● **What is being asked**
For the records below, output word for word the lines from the one with "Perry Rhodan Neo" up to and including the one with "Campagnes Google Ads". No pictures.

● **Source data**
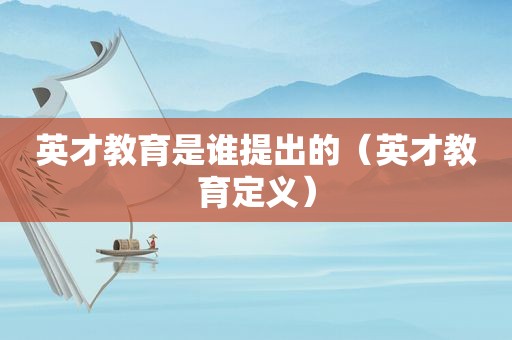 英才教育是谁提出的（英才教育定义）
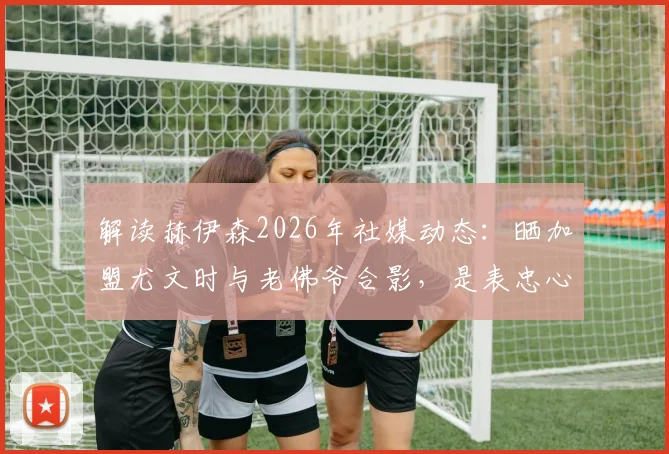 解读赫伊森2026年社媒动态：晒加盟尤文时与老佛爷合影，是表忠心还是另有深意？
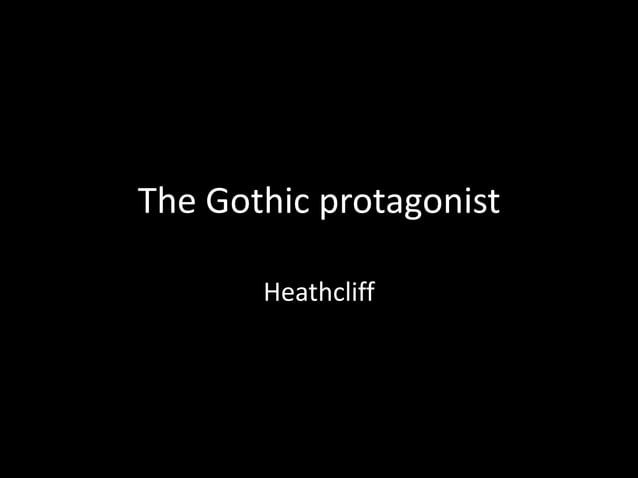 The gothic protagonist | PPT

---

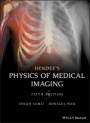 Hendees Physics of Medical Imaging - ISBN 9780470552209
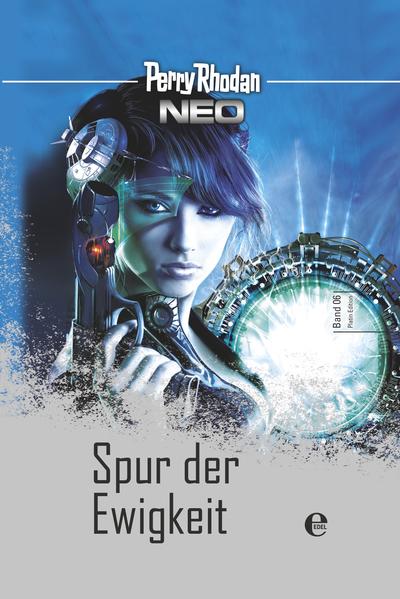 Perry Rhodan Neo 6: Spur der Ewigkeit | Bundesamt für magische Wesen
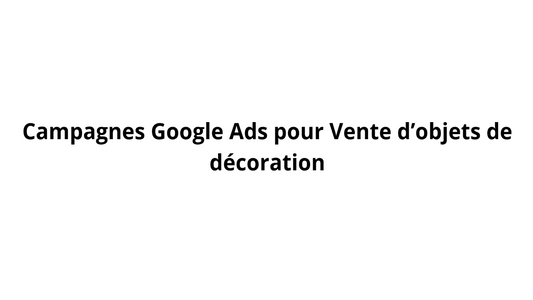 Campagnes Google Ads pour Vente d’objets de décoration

● **Completed task**
 Perry Rhodan Neo 6: Spur der Ewigkeit | Bundesamt für magische Wesen
 Campagnes Google Ads pour Vente d’objets de décoration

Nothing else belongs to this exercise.